The concerns of Asian comedians parallel those of any artist working outside the mainstream: How do I define myself? Who is my audience? How much of my work should deal with my ethnicity — and at what point does it become ethno-pandering?
When you've got the munchies...: Actor John Cho as Harold in 2004 comedy Harold & Kumar Go to White Castle. Photo courtesy New Line Cinema.
For early Asian comedians, stereotypes were always an issue. Pat Morita — later known for his roles in Happy Days and the Karate Kid movies — performed stand-up in the 1960s under the billing “the Hip Nip.” Another early Asian comedian was Johnny Yune, who appeared in the film They Call Me Bruce. “[Yune] hosted a TV show in Seoul for many years,” recalls Tennessee-born comedian Henry Cho. “The audience thought he was pretty funny, but I did not. Saying ‘Herro’ instead of ‘Hello’ has never been funny to me.”

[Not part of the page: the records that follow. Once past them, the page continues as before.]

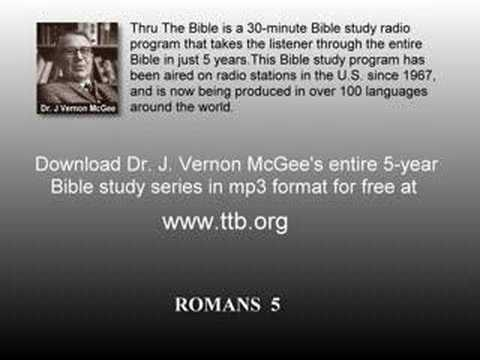 An essay on the view of j vernon mcgee on the bible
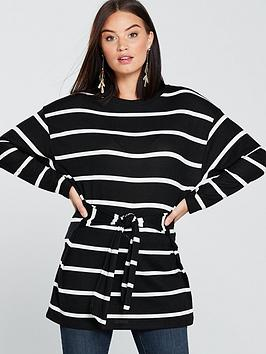 v-by-very-knot-front-longline-top-blackwhitenbsp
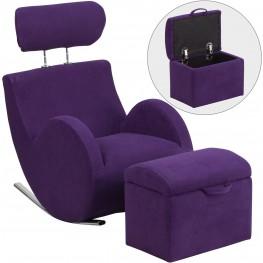 HERCULES Purple Fabric Rocking Chair with Storage Ottoman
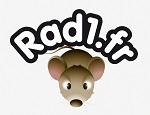 avatar de rad1annonce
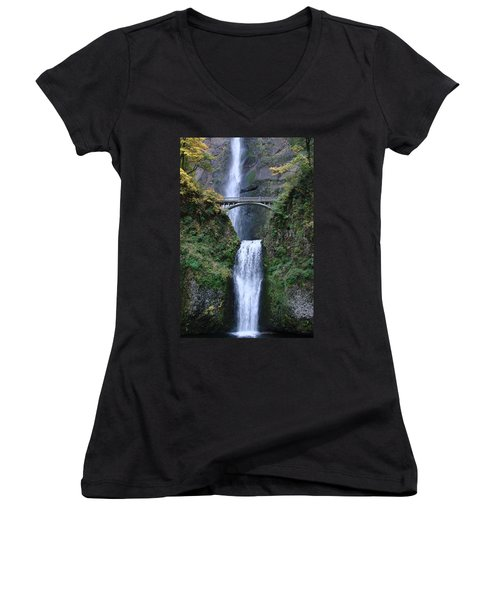 Women's V-Neck T-Shirt (Junior Cut) featuring the photograph Multnomah Falls by Athena Mckinzie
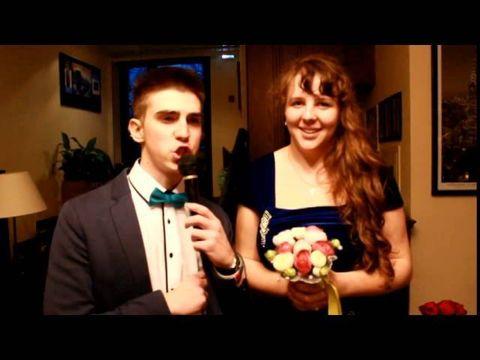 Свадьба Марии и Дмитрия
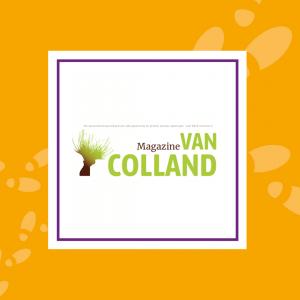 Interview vanColland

Among newer Asian comics, Cho, a Korean-American, is considered a groundbreaker, because his comedy doesn’t dwell on his ethnicity. “My act has always reflected my life: being single, being married, being married with kids. I always wanted to be a comedian first, not just an Asian comedian.”

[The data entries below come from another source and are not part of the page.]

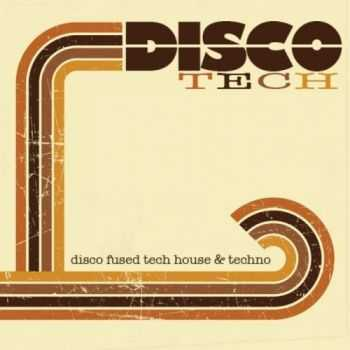 VA - Disco Tech (2013)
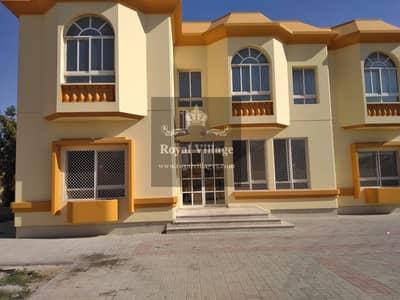 فیلا 5 غرف نوم للايجار في المزهر، دبي - Double Story Villa -  5 Bed Room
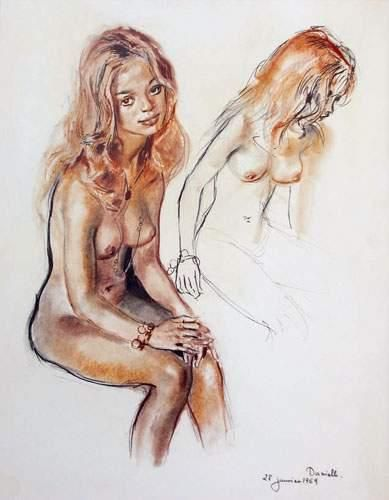 Pierre-Laurent BRENOT (1913-1998). « Danielle...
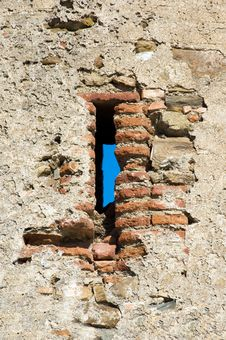 Free Spanish Defensive Tower Detail Stock Photography - 4013912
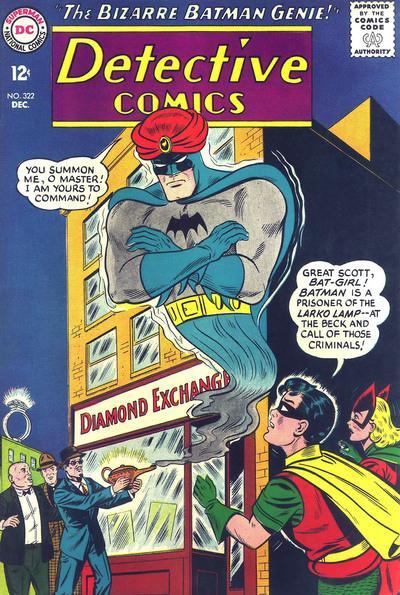 Detective Comics #322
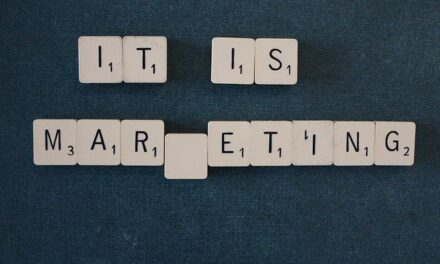 Struggling With Affiliate Marketing? Use These Tips!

Still, given the number of specialty nights devoted to Asian comedy, it’s profitable to exploit one’s ethnicity. “It’s easier for me to try to market through an Asian group,” admits Tina Kim, a fellow Korean-American stand-up. “But my comedy is for everyone,” she says, adding that “my favourite jokes are about internet perverts.”
Tetsuro Shigematsu, a Japanese-Canadian comedian, writer and CBC Radio host, has no problem being tagged an Asian comedian. “That’s what I am,” he explains. “Someone asked George Lopez why all his material was about being Mexican. He said, ‘Because my stories about being Jewish aren’t that funny.’”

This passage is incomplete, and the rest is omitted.